Driving my daughters home the other day, I had on a sports radio channel (much to their chagrin) and it featured a Dos Equis commercial for The Most Interesting Man in the World. Everyone knows the advertising campaign, done by Euro RSCG in New York. When it first came out, this witty, unexpected idea took the world by storm, garnering much deserved praise from Adland as well as from everyone else with ears and eyes. Among its many virtues, The Most Interesting Man in the World was so unlike anything else in its category. While Miller Lite and Bud Light kept trying to make three dudes on a couch funny, Dos Equis eschewed all that in favor of an urbane, older rogue living a robust life of magnanimous proportions. A man of action, he spoke little but when he did it was fantastic: “I don’t always drink beer but when I do, I drink Dos Equis.” And the kicker: “Stay thirsty my friends!” Brilliant.

But… half way through the 60-second spot, my 12-year-old daughter makes a comment from the back seat: “The most interesting man doesn’t seem so interesting anymore.”

Data shown
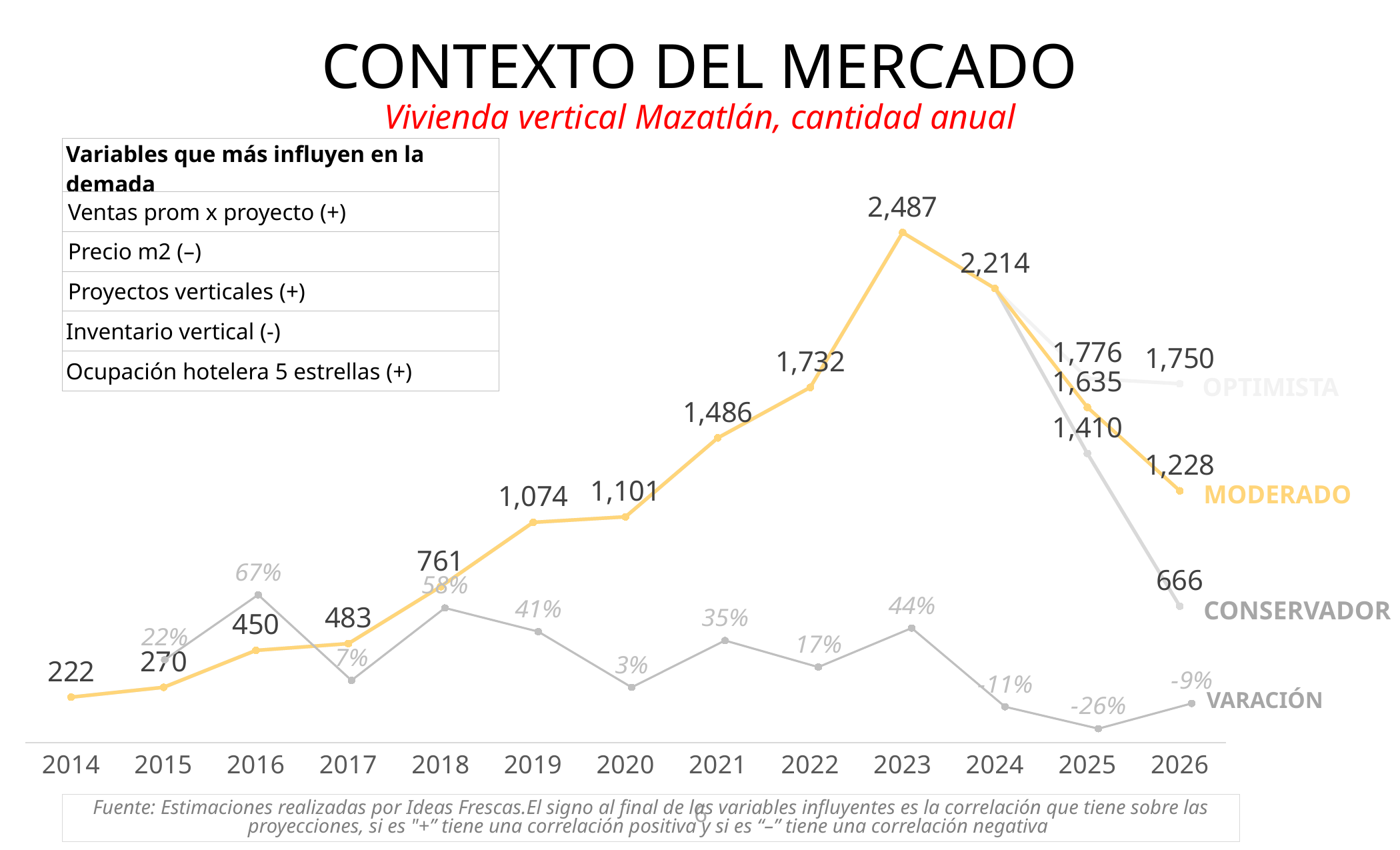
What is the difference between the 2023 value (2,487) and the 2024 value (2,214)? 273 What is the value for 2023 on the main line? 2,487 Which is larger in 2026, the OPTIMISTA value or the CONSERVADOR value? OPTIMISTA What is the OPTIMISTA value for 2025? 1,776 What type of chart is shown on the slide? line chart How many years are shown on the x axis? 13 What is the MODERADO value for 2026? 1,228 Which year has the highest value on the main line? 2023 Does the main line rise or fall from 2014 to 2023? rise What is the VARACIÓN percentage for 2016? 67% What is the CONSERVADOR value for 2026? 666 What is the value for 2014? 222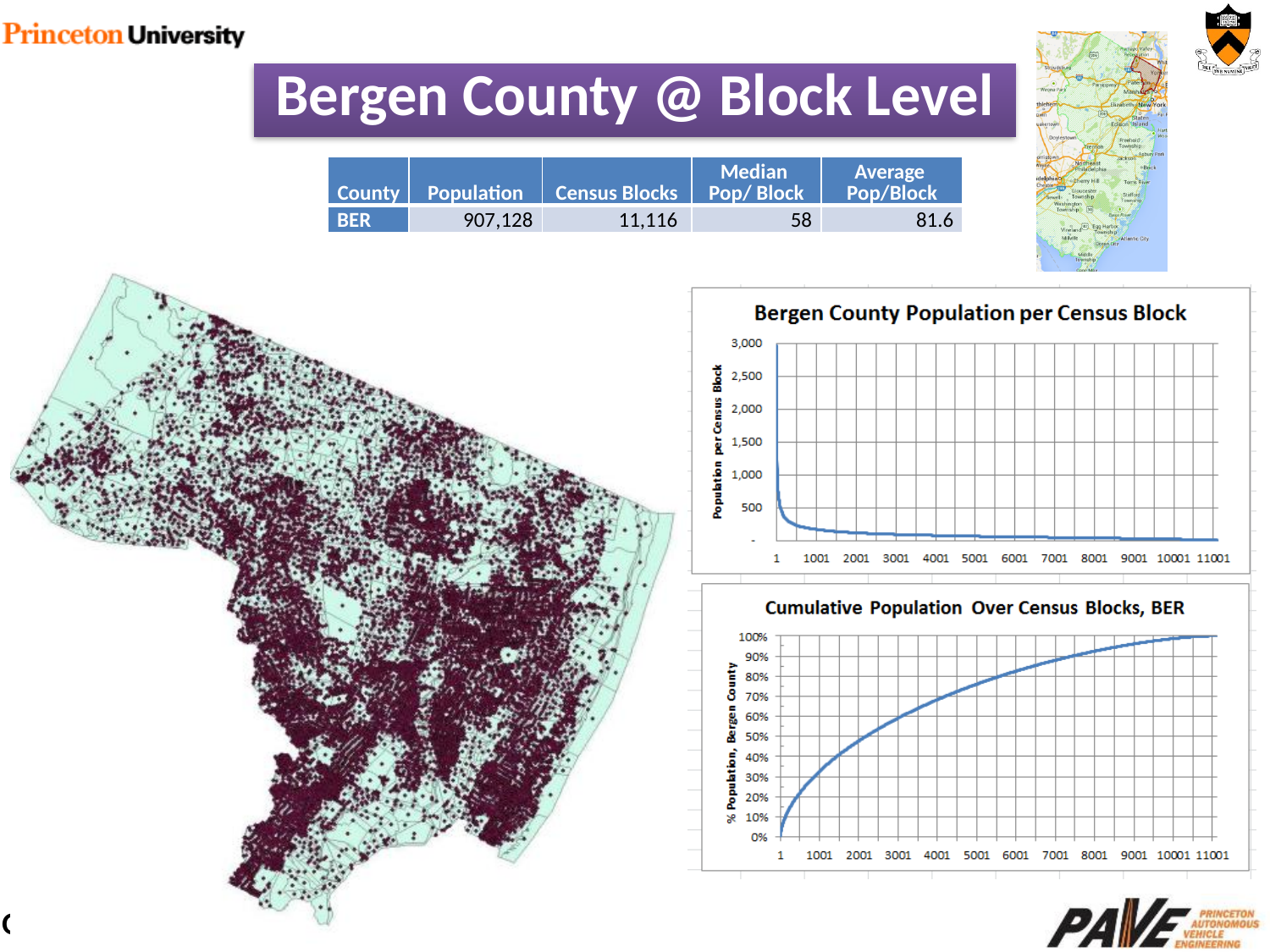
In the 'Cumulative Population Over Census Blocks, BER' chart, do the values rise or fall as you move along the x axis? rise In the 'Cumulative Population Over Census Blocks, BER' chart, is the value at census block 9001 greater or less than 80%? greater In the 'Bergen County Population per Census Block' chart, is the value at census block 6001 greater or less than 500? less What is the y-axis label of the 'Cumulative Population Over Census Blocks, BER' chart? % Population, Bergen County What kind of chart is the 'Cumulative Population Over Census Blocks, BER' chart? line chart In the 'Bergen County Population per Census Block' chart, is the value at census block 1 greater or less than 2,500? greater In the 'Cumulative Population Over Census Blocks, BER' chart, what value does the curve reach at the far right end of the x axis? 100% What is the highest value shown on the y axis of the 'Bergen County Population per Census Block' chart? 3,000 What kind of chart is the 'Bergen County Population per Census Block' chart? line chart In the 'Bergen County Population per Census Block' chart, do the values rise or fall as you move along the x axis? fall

Tasks to complete
- a) In one to three sentences, explain what the Dos Equis passage says made The Most Interesting Man in the World stand out in its category.
- b) Write the next part of the Dos Equis passage, picking up after its final sentence.
The listing has no connection to the Dos Equis passage.

Responses in order
- a) It was unlike anything else in its category. Miller Lite and Bud Light kept trying to make three dudes on a couch funny, but Dos Equis instead featured an urbane, older rogue living a robust life of magnanimous proportions. He was a man of action who spoke little, and what he did say was fantastic.

- b)
Excluding the much-deserved praise, I won’t criticize advertising done by my previous agency. Yet my kid’s observation made me curious: When does something get old? We are all familiar with the term, “jumping the shark” pointing to an exact time and place something heretofore wonderful becomes suddenly not. The term was coined over an episode of Happy Days. In it, a water-skiing Fonzie jumps a shark too prove his cool. Game over. Happy Days were no longer here again.

But many great things don’t implode so obviously. Rather they fade away like a summer romance. Something changes and we move on. More important things replace the cute lifeguard.

There’s a great episode of the Simpson’s where Bart becomes famous for one of his catch phrases: “I didn’t do it.” The whole world, Springfield anyway, seizes upon its boyish exuberance. Everyone in town begins using the line to get out of blame and then just for a laugh. “I didn’t do it” gets plastered on tee-shirts. Bart goes on Conan. Soon, however, everyone gets sick of the line, including Bart. His fame dies and he learns how transient such things are.

Despite its ever-growing legions of critics, we must note, ironically, that even after 20 years the Simpson’s franchise keeps chugging along.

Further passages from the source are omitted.